Sex offender registries increase sexual assault

By Steve Yoder . . . By now you may have seen the news release about the findings of a new study of the impacts on children of being placed on sex offender registries. (I’d link to it but it doesn’t appear to be online yet.) The results are unsurprising, and chilling.

Kids on registries, researchers from the Johns Hopkins Bloomberg School of Public Health found, are four times as likely as comparable children to attempt suicide. (The average age of those in the study was 15.) They’re five times as likely to be approached by an adult for sex. And yes, they’re twice as likely to actually be sexually assaulted.

That last finding should raise hair on the scalp of every politician not wearing a toupee—sex offender registries increase the rate of sexual violence. It’s just the latest and most direct evidence that publicly posting the names of those convicted of past sexual offenses drives sex-crime rates up, not down. (That registries and related practices raise the number of offenses through other pathways is well documented, as described here.)

Still, findings like those shouldn’t provoke outrage just because children are the targets. We already know a few things about how being placed on these lists affects adults:

-An October story in VICE related the stories of adult woman registrants who are targets of sexual harassment and sexually aggressive correspondence because their names, addresses, and offenses are on state websites.

-About 1 in 7 adults on registries attempts suicide, according to a 2012 study.

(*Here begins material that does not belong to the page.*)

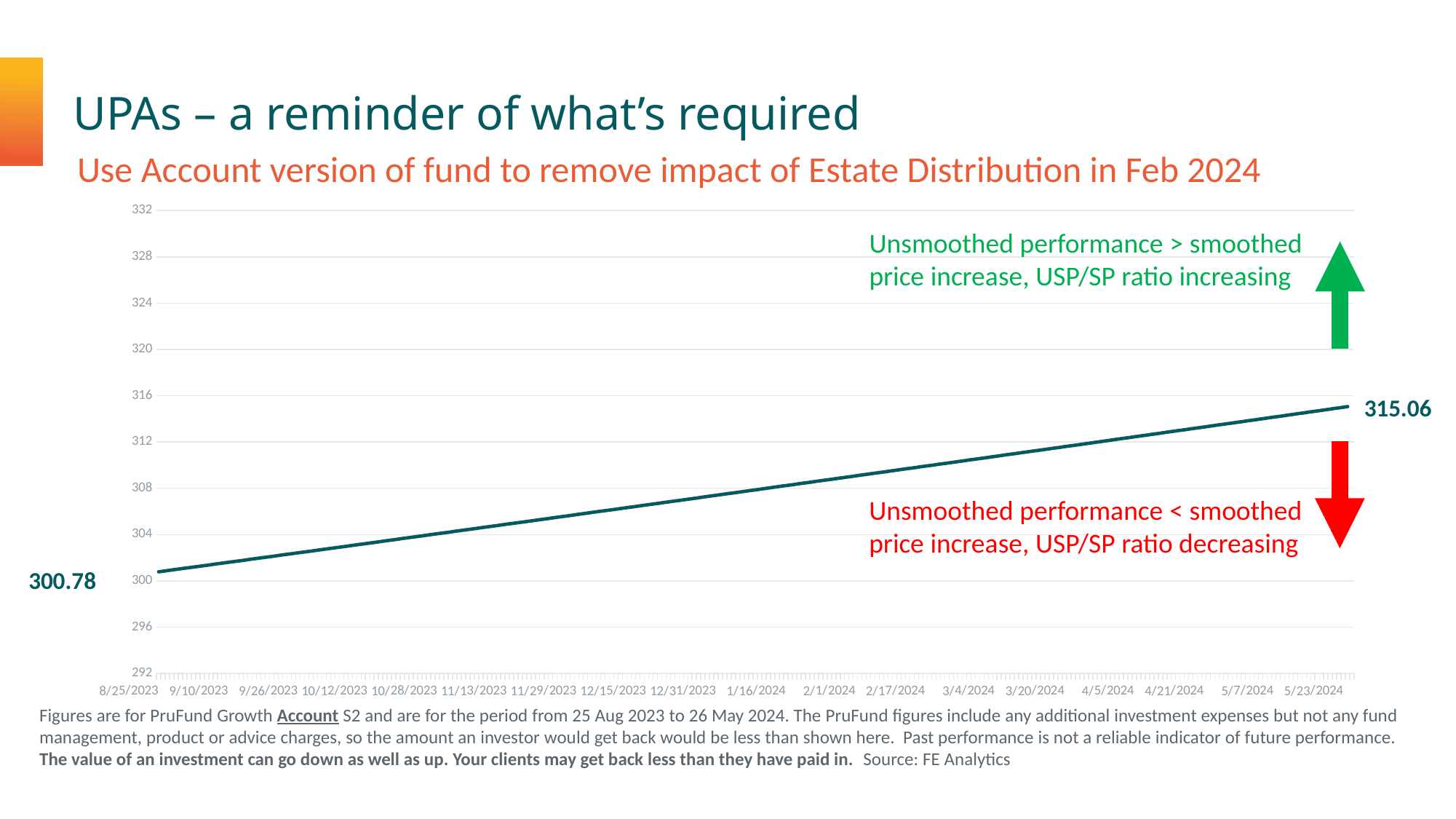
What source is cited for the chart data? FE Analytics Is the value of the line at 10/12/2023 greater or less than 308? less What is the difference between the end value and the start value of the line? 14.28 What is the highest value shown on the vertical axis? 332 Which of the two labelled values is larger, the start value or the end value? the end value (315.06) What kind of chart is shown on the slide? line chart Is the value of the line at 1/16/2024 greater or less than 312? less Does the line rise or fall from left to right across the chart? rises How many date labels are shown along the x axis? 18 What is the value labelled at the end of the line? 315.06 What is the value labelled at the start of the line (8/25/2023)? 300.78 Is the value of the line at 1/16/2024 greater or less than 304? greater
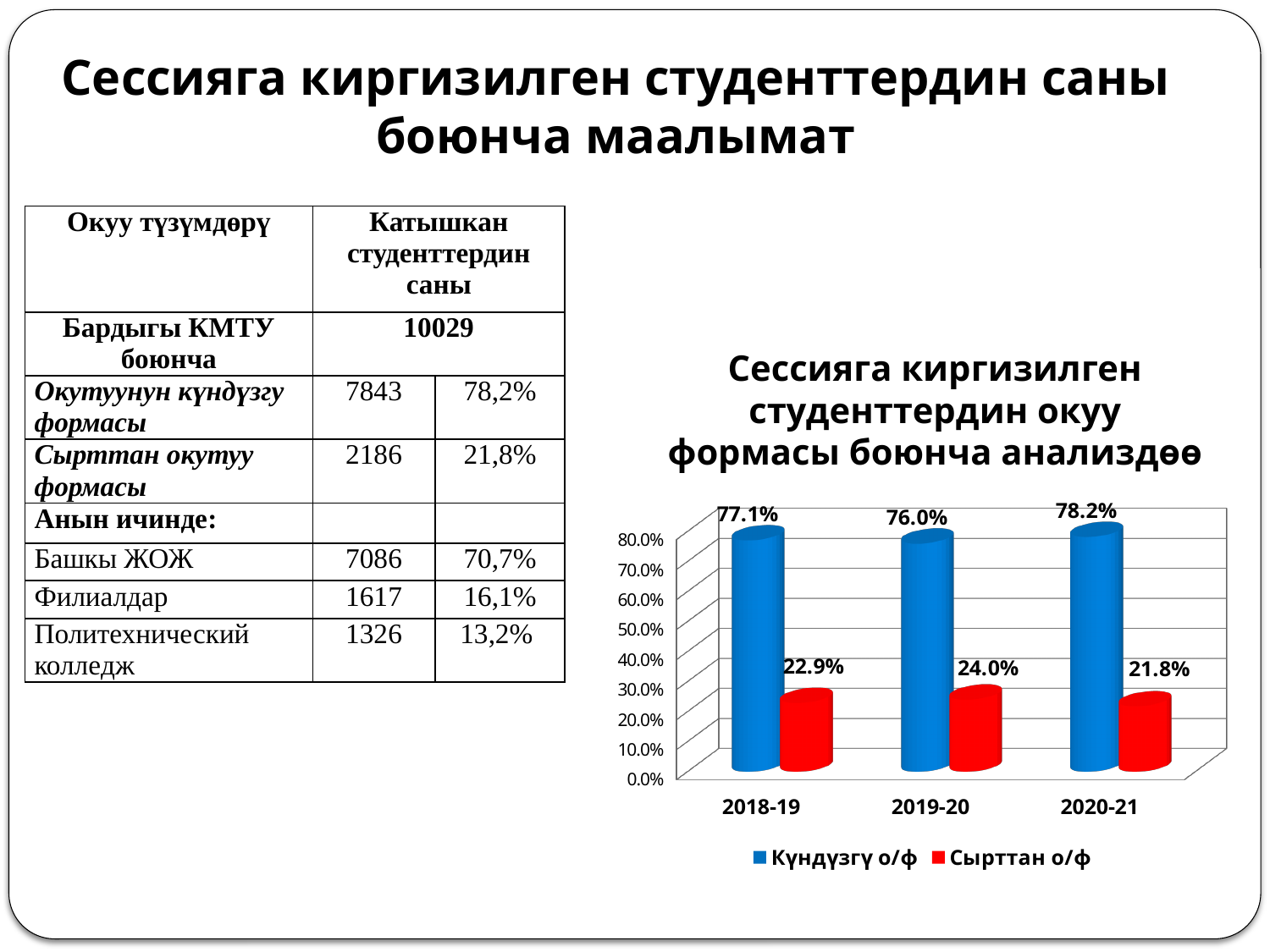
In which year is the Сырттан о/ф value lowest? 2020-21 What is the difference between the Күндүзгү о/ф and Сырттан о/ф values in 2019-20? 52.0% Which is larger in 2018-19: Күндүзгү о/ф or Сырттан о/ф? Күндүзгү о/ф How many year categories are shown on the x axis? 3 What is the value for Сырттан о/ф in 2019-20? 24.0% In which year is the Күндүзгү о/ф value highest? 2020-21 What is the value for Күндүзгү о/ф in 2020-21? 78.2% What kind of chart is shown on the slide? Bar chart How many series does the legend list? 2 What is the value for Күндүзгү о/ф in 2018-19? 77.1% What is the title of the chart? Сессияга киргизилген студенттердин окуу формасы боюнча анализдөө What is the value for Сырттан о/ф in 2020-21? 21.8%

-In places like Florida that have restrictions on where registrants can live, registrants are ten times likelier than others to be homeless, according to data from a 2013 study.

-During natural disasters, sex-offense registrants are regularly barred from using storm shelters and are left to fend for themselves.

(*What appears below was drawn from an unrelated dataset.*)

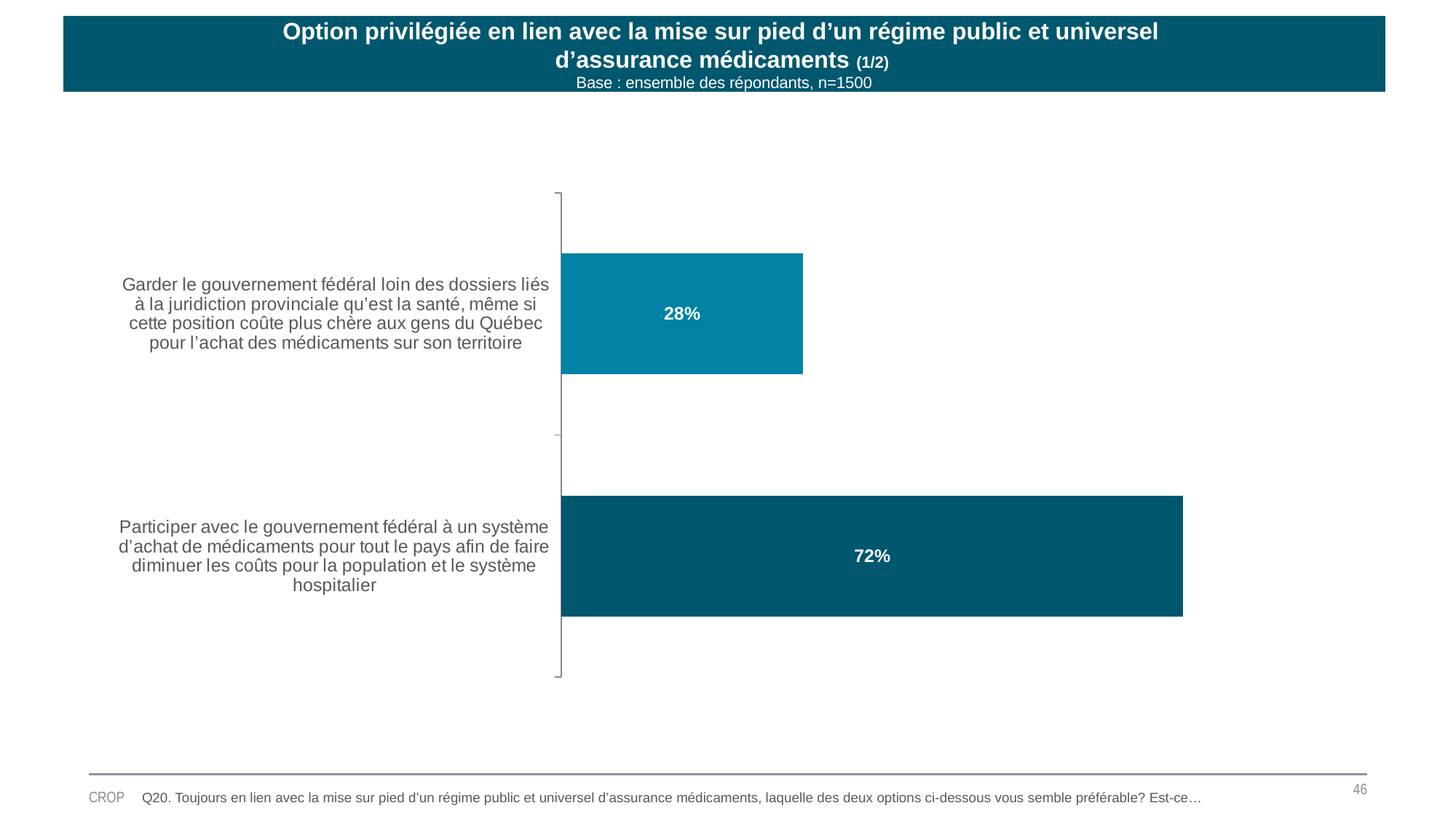
What is the difference in percentage points between the two options shown? 44 percentage points How many options (categories) are plotted in the chart? 2 What type of chart is shown on the slide? Bar chart What percentage of respondents chose the option 'Garder le gouvernement fédéral loin des dossiers liés à la juridiction provinciale...'? 28% Which option received the highest share of respondents? Participer avec le gouvernement fédéral à un système d'achat de médicaments pour tout le pays afin de faire diminuer les coûts pour la population et le système hospitalier What is the total of the two percentages shown in the chart? 100% Which survey question number is referenced at the bottom of the slide? Q20 What percentage of respondents chose the option 'Participer avec le gouvernement fédéral à un système d'achat de médicaments pour tout le pays...'? 72% Which is larger: the share for 'Participer avec le gouvernement fédéral...' or the share for 'Garder le gouvernement fédéral loin...'? Participer avec le gouvernement fédéral... What is the base (number of respondents) stated under the chart title? n=1500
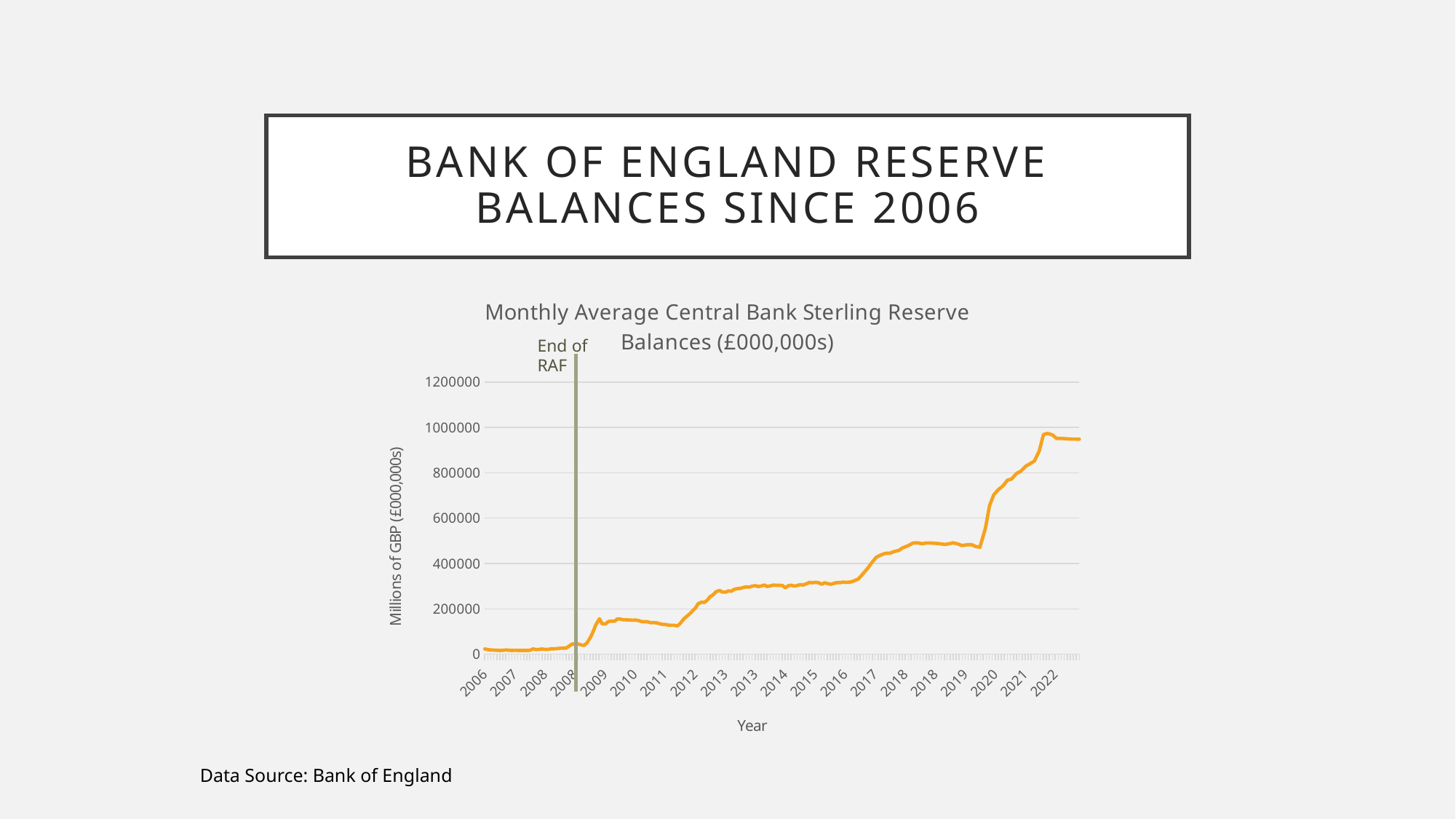
Is the value for 2006 greater or less than 200000? less What is the title of the chart? Monthly Average Central Bank Sterling Reserve Balances (£000,000s) Is the value for 2022 greater or less than 800000? greater Is the value for 2018 greater or less than 400000? greater Which year shown has the higher reserve balance, 2008 or 2017? 2017 Do the reserve balances generally rise or fall from 2006 to 2022? rise Which year shown has the higher reserve balance, 2012 or 2021? 2021 What event does the vertical line on the chart mark? End of RAF What kind of chart is shown on the slide? line chart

-Registrants and their families are the targets of threats, violence, and murder. (The advisability of wide access to guns is much debated, but if there’s anyone in America who should have the right to a gun at home, it’s registrants—but those with a felony conviction are usually barred from gun ownership.)

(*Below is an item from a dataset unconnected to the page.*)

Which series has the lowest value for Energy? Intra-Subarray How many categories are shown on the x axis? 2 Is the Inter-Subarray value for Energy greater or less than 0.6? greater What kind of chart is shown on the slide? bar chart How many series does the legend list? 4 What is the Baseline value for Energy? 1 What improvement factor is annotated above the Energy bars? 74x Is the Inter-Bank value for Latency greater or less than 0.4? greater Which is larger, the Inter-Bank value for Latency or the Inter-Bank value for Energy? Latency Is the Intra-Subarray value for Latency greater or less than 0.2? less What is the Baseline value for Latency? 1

These are a small sample of what happens every day in the real world of registrants and their families. But all of it—registrants killing themselves, their families cowering in their homes in fear of the next car that drives slowly past, vigilantes hunting them down—have become such a regular part of the news cycle that we seem to be losing our revulsion of what they represent. (The Johns Hopkins study has gotten zero media coverage.)

They suggest a society traversing a period of madness during which we’ve lost our moorings. Politicians seek easy villains instead of doing the hard work needed to further cut the number of sex crimes. Real prevention would require them to come up with money to pay for sexual abuse education programs, more and better services to sexual abuse victims, and post-prison reintegration programs for ex-offenders that actually work.

This is not how civilized societies function. Someday we and others may gaze back in wonder and horror at the barbarities we tolerated.